Trois ans plus tard, la guerre des caricatures danoises ne veut pas s’éteindre. Certains gouvernements alimentent la crise en suscitant des protestations contre les caricaturistes ou contre les journaux qui ont osé couvrir la controverse, constatent l’Association mondiale des journaux (AMJ) et d’autres membres de l’IFEX. Les caricaturistes et les journalistes du monde arabe, d’Europe […]
Trois ans plus tard, la guerre des caricatures danoises ne veut pas s’éteindre. Certains gouvernements alimentent la crise en suscitant des protestations contre les caricaturistes ou contre les journaux qui ont osé couvrir la controverse, constatent l’Association mondiale des journaux (AMJ) et d’autres membres de l’IFEX.
Les caricaturistes et les journalistes du monde arabe, d’Europe et des États-Unis affirment que la crise des caricatures danoises est « manipulée par des gouvernements répressifs pour restreindre encore davantage la liberté d’expression ».
Prenons le cas du Maroc. La semaine dernière, un député influent du parlement a accusé le gouvernement d’avoir instigué en 2006 à Casablanca des manifestations de dénonciation des caricatures contre « Le Journal Hebdomadaire », selon ce que rapporte le Comité pour la protection des journalistes (CPJ) – même si le journal n’a fait que couvrir la controverse, sans reproduire les dessins.
Selon le député, un cadre supérieur du ministère de l’Intérieur avait contacté au moins deux députés d’un parti d’opposition pour les presser de manifester contre « Le Journal ». Des fonctionnaires se sont présentés à la manifestation de protestation, beaucoup d’entre eux indiquant être là sur les ordres du gouvernement.
« Les autorités n’ont pas hésité à se servir de ce scandale international pour réduire au silence la voix d’un journal indépendant qui les critiquait », a déclaré l’éditeur du journal, Ali Amar.
Lors d’une discussion à l’occasion d’une table ronde organisée la semaine dernière par l’AMJ à la veille de son Congrès en Suède, quant à savoir si on doit imposer des limites à la publication de contenu offensant, troublant ou dérangeant, les intervenants ont reconnu que de tels dessins peuvent être offensants – et qu’ils le sont en effet. Mais la liberté de publier est une nécessité, ont-ils conclu.

Consignes
A - D'après l'extrait, qui est l'éditeur de « Le Journal Hebdomadaire » ?
B - Recopiez mot pour mot les lignes de la liste, depuis celle qui contient « How far does » jusqu'à la dernière ligne de la liste, les deux bornes comprises.
La liste qui suit l'extrait n'a aucun rapport avec lui.

Données fournies
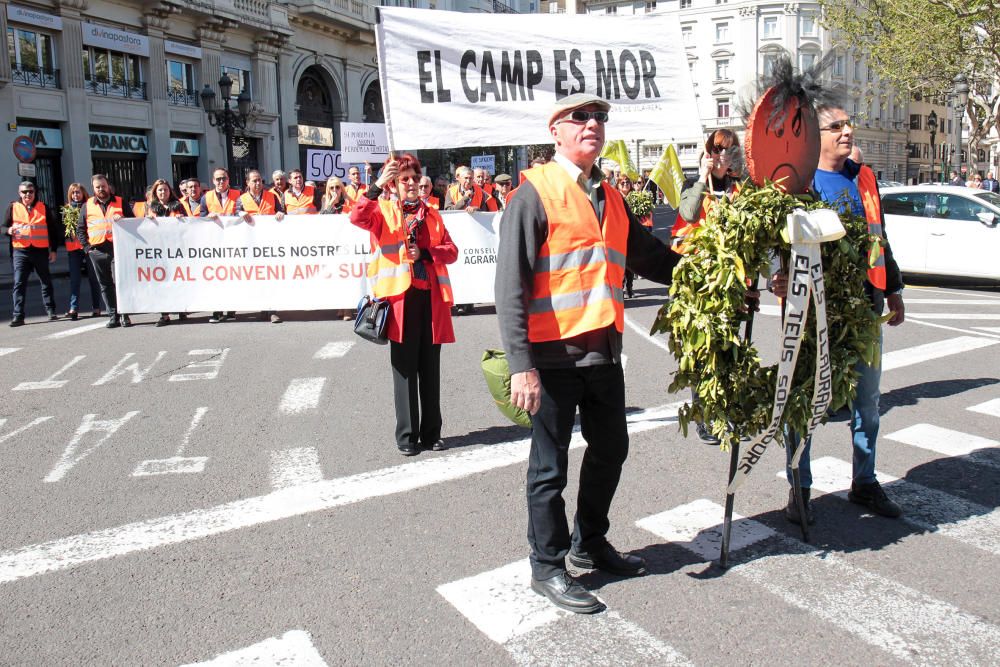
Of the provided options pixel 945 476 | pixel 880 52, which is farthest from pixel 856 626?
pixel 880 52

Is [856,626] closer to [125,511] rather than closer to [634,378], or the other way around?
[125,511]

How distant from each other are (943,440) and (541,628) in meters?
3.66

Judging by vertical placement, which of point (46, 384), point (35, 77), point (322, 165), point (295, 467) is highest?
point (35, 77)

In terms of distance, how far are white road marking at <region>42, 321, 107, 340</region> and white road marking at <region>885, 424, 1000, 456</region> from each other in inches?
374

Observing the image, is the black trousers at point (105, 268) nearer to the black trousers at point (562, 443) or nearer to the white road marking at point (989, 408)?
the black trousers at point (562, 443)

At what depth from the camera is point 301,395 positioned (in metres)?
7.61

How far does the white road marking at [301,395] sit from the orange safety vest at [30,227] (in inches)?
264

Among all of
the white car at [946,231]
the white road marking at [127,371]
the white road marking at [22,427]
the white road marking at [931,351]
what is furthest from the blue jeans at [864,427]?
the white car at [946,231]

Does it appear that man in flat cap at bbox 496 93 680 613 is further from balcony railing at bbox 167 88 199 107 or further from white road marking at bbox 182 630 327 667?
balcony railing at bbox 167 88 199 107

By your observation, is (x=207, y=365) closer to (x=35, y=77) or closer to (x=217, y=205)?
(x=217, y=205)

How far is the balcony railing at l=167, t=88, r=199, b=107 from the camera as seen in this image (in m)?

Corrigés
A - Ali Amar.

B -
How far does the white road marking at [301,395] sit from the orange safety vest at [30,227] (in inches)?
264

Among all of
the white car at [946,231]
the white road marking at [127,371]
the white road marking at [22,427]
the white road marking at [931,351]
what is furthest from the blue jeans at [864,427]?
the white car at [946,231]

Does it appear that man in flat cap at bbox 496 93 680 613 is further from balcony railing at bbox 167 88 199 107 or further from white road marking at bbox 182 630 327 667?
balcony railing at bbox 167 88 199 107

By your observation, is (x=207, y=365) closer to (x=35, y=77) or closer to (x=217, y=205)?
(x=217, y=205)

How far is the balcony railing at l=167, t=88, r=199, b=107 from the camera as seen in this image (in m)?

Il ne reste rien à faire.